[Requirement]:
Write out the listing below in full and exactly, leaving out every picture.

⁂

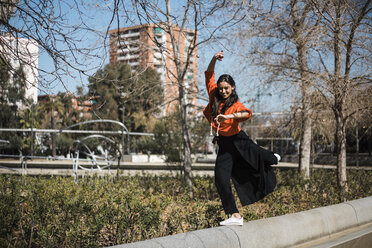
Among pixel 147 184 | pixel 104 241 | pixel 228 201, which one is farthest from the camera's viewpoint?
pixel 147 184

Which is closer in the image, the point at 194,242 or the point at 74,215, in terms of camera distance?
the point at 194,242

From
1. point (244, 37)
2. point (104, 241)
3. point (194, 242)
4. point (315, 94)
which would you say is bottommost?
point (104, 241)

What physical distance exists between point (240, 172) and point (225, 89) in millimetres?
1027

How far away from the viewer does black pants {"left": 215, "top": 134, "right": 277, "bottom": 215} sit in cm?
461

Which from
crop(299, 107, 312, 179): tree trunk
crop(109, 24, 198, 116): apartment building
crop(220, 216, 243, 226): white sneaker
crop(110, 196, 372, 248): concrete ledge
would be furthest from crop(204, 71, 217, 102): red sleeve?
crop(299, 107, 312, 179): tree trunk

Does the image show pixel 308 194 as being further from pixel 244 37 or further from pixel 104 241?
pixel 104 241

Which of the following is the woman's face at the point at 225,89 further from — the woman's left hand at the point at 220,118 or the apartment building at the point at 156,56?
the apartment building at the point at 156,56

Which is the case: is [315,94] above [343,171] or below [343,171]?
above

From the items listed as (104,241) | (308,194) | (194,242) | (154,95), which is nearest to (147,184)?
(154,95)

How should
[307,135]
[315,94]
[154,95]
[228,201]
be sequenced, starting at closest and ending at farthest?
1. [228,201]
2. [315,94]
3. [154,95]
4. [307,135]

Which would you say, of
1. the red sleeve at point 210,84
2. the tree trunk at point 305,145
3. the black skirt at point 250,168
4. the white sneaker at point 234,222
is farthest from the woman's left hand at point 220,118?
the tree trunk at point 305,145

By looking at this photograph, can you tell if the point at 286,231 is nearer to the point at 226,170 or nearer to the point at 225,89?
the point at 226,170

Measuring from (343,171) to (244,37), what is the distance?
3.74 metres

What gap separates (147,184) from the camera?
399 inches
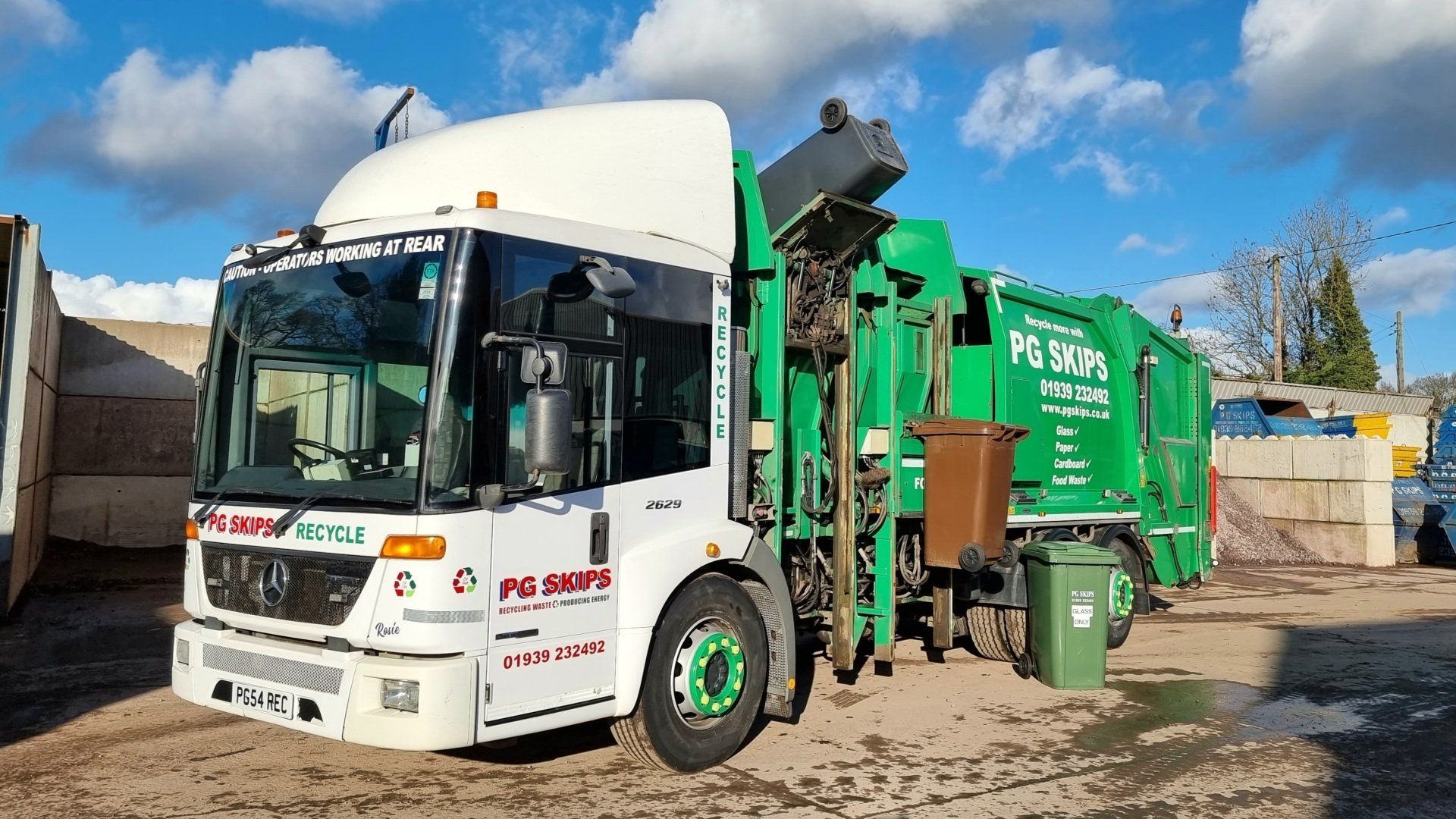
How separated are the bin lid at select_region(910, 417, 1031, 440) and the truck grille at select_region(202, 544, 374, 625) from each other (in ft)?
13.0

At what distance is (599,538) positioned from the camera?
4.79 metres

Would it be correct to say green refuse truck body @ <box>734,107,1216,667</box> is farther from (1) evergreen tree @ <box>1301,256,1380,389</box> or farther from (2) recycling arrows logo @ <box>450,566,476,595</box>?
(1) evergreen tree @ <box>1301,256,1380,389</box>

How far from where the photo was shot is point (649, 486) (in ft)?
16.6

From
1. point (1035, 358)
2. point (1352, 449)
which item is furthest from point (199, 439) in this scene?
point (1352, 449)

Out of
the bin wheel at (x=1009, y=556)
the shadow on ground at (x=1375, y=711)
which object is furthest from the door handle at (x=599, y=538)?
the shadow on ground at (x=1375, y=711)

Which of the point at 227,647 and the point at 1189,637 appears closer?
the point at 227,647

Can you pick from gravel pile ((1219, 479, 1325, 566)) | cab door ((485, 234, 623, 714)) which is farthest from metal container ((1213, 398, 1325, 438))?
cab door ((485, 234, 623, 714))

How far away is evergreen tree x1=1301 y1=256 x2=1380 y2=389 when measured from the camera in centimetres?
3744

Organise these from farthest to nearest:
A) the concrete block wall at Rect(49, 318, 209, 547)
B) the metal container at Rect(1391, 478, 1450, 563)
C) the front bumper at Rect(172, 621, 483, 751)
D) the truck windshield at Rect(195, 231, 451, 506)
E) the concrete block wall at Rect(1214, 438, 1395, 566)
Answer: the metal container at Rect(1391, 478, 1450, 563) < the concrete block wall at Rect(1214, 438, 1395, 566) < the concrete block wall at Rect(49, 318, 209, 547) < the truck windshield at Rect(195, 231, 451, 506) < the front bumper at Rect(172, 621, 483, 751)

⁂

[Result of this exercise]:
Among pixel 147 184 | pixel 104 241 | pixel 228 201, which one is farthest from the camera's viewpoint?
pixel 147 184

Which is closer in the image, the point at 194,242 or the point at 74,215, in terms of camera distance?
the point at 194,242

From
1. point (244, 37)
2. point (104, 241)
3. point (194, 242)
4. point (315, 94)
which would you say is bottommost?
point (104, 241)

What physical distance exists between point (240, 172) and point (225, 89) in millimetres?
1027

How far away from the viewer does black pants {"left": 215, "top": 134, "right": 277, "bottom": 215} sit in cm?
461

Which from
crop(299, 107, 312, 179): tree trunk
crop(109, 24, 198, 116): apartment building
crop(220, 216, 243, 226): white sneaker
crop(110, 196, 372, 248): concrete ledge
would be furthest from crop(204, 71, 217, 102): red sleeve?
crop(299, 107, 312, 179): tree trunk

Does the image show pixel 308 194 as being further from pixel 244 37 or further from pixel 104 241?
pixel 104 241

Which of the following is the woman's face at the point at 225,89 further from — the woman's left hand at the point at 220,118 or the apartment building at the point at 156,56?
the apartment building at the point at 156,56

Which is the case: is [315,94] above [343,171] or below [343,171]?
above

From the items listed as (104,241) | (308,194) | (194,242) | (154,95), which is nearest to (147,184)?
(154,95)

How should
[307,135]
[315,94]
[154,95]
[228,201]
be sequenced, starting at closest and ending at farthest?
1. [228,201]
2. [315,94]
3. [154,95]
4. [307,135]

Which would you say, of
1. the red sleeve at point 210,84
2. the tree trunk at point 305,145
3. the black skirt at point 250,168
4. the white sneaker at point 234,222
is farthest from the woman's left hand at point 220,118?
the tree trunk at point 305,145

By looking at this photograph, can you tell if the point at 286,231 is nearer to the point at 226,170 or nearer to the point at 225,89?
the point at 226,170

Measuring from (343,171) to (244,37), what is the distance?
3.74 metres

What gap separates (147,184) from the camera?
399 inches
How separated are the bin lid at select_region(910, 417, 1031, 440) and the truck grille at select_region(202, 544, 374, 625) from each other (in ft)?
13.0

At what distance is (599,538) positioned from the camera?
4.79 metres

Would it be correct to say green refuse truck body @ <box>734,107,1216,667</box> is farther from (1) evergreen tree @ <box>1301,256,1380,389</box> or farther from (2) recycling arrows logo @ <box>450,566,476,595</box>?
(1) evergreen tree @ <box>1301,256,1380,389</box>

How far from where the photo was shot is point (649, 486) (in ft)?
16.6

From
1. point (1035, 358)
2. point (1352, 449)
which item is furthest from point (199, 439) in this scene?
point (1352, 449)

Out of
the bin wheel at (x=1009, y=556)
the shadow on ground at (x=1375, y=711)
which object is furthest from the door handle at (x=599, y=538)?
the shadow on ground at (x=1375, y=711)

Which of the point at 227,647 and the point at 1189,637 appears closer?
the point at 227,647

Can you pick from gravel pile ((1219, 479, 1325, 566)) | cab door ((485, 234, 623, 714)) which is farthest from metal container ((1213, 398, 1325, 438))?
cab door ((485, 234, 623, 714))

How far away is evergreen tree x1=1301 y1=256 x2=1380 y2=389 when measured from the camera in centimetres?
3744

Organise these from farthest to nearest:
A) the concrete block wall at Rect(49, 318, 209, 547)
B) the metal container at Rect(1391, 478, 1450, 563)
C) the front bumper at Rect(172, 621, 483, 751)
D) the truck windshield at Rect(195, 231, 451, 506)
E) the concrete block wall at Rect(1214, 438, 1395, 566)
Answer: the metal container at Rect(1391, 478, 1450, 563) < the concrete block wall at Rect(1214, 438, 1395, 566) < the concrete block wall at Rect(49, 318, 209, 547) < the truck windshield at Rect(195, 231, 451, 506) < the front bumper at Rect(172, 621, 483, 751)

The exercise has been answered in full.